_TEXT UNDER STUDY_

▼

FIGURE 9. Rhizomes of genomes illustrative of the mosaicism of the genomes of representatives of the four TRUCs of microbes including Tupanvirus soda lake (a mimivirus) (A); Encephalitozoon intestinalis (a microbial eukaryote) (B); Methanomassiliicoccus luminyensis (an archaeon) (C); and Rickettsia bellii (a bacterium) (D). The genes of these four microorganisms were linked to their most similar sequences in the NCBI GenBank protein sequence database according to the BLAST program (https://blast.ncbi.nlm.nih.gov/Blast.cgi), classified according to their belonging to viruses, eukaryotes, bacteria or archaea, and integrated in a circular gene data visualization. The figures were performed using the CIRCOS online tool (http://mkweb.bcgsc.ca/tableviewer/visualize/). Circular representations in A and C are the same than those produced for figures from articles Abrahao et al. (2018) and Levasseur et al. (2017), respectively, as they originate from the same data. These representations are licensed under CC BY 4.0 (https://creativecommons.org/licenses/by/4.0/) and CC-BY-NC (https://creativecommons.org/licenses/by-nc/4.0/), respectively.
FIGURE 10. Rhizomes of methionyl-tRNA synthetase gene fragments illustrative of the mosaicism of the genes of representatives of the four TRUCs of microbes including Tupanvirus soda lake (a mimivirus) (A); Encephalitozoon intestinalis (a microbial eukaryote) (B); Methanomassiliicoccus luminyensis (an archaeon) (C); and Rickettsia bellii (a bacterium) (D). Forty amino acid-long fragments of the methionyl-tRNA synthetase encoding genes of the four microorganisms were linked to their most similar sequences in the NCBI GenBank protein sequence database according to the BLAST program (https://blast.ncbi.nlm.nih.gov/Blast.cgi), classified according to their belonging to viruses, eukaryotes, bacteria or archaea, and integrated in a circular gene data visualization. The figures were performed using the CIRCOS online tool (http://mkweb.bcgsc.ca/tableviewer/visualize/).
FIGURE 11. Representation as a rhizome of the genetic evolution for four current intracellular parasites of the four TRUCs of microbes with a comparable genome size, including Rickettsia bellii (a bacterium), Methanomassiliicoccus luminyensis (an archaeon), Encephalitozoon intestinalis (a microbial eukaryote), and Tupanvirus soda lake (a mimivirus). Rhizomes consist in a representation of genome evolution and mosaicism that takes into account that genes and intragenic sequences do not have the same evolutionary history, being proposed as better paradigm of genetic evolution than phylogenetic trees. The genomes of each of the four represented current microorganisms harbor mixtures of sequences of different origins. Sequences corresponding to current bacteria, Archaea, eukaryota, giant viruses, and to ORFans are colored in green, purple, blue, red, and orange, respectively. Rhizomes of the genomes of Tupanvirus and Methanomassiliicoccus luminyensis were adapted from same representations than representations from Levasseur et al. (2017) and Abrahao et al. (2018), respectively, licensed under CC BY 4.0 (https://creativecommons.org/licenses/by/4.0/) and CC-BY-NC (https://creativecommons.org/licenses/by-nc/4.0/), respectively (see legend to Figure 9).

▲

_SUPPLIED MATERIAL_
▼

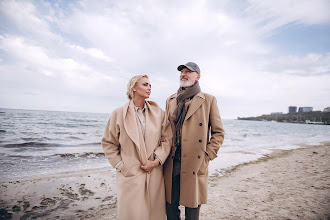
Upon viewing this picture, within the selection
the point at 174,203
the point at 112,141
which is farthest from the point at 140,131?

▲

_WORK REQUIRED_
In the rhizome figure legends, what color marks sequences corresponding to ORFans? The material comes from a separate source, unrelated to the rhizome figure legends.

_YOUR SOLUTION_
Orange.